**Data for this exercise:**
■ ■ ■
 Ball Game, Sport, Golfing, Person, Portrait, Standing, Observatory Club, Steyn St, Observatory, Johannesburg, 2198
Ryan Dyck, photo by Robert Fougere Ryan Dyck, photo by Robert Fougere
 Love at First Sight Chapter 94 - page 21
■ ■ ■
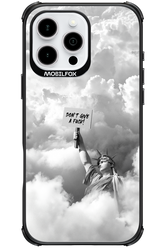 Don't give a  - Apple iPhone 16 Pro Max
■ ■ ■
**Your goal:** Give back, exactly as written, the stretch from the line with "Observatory, Johannesburg, 2198" through the line with "Love at First Sight Chapter 94 - page 21", and no other lines from the records above.

**Response box:**
 Ball Game, Sport, Golfing, Person, Portrait, Standing, Observatory Club, Steyn St, Observatory, Johannesburg, 2198
Ryan Dyck, photo by Robert Fougere Ryan Dyck, photo by Robert Fougere
 Love at First Sight Chapter 94 - page 21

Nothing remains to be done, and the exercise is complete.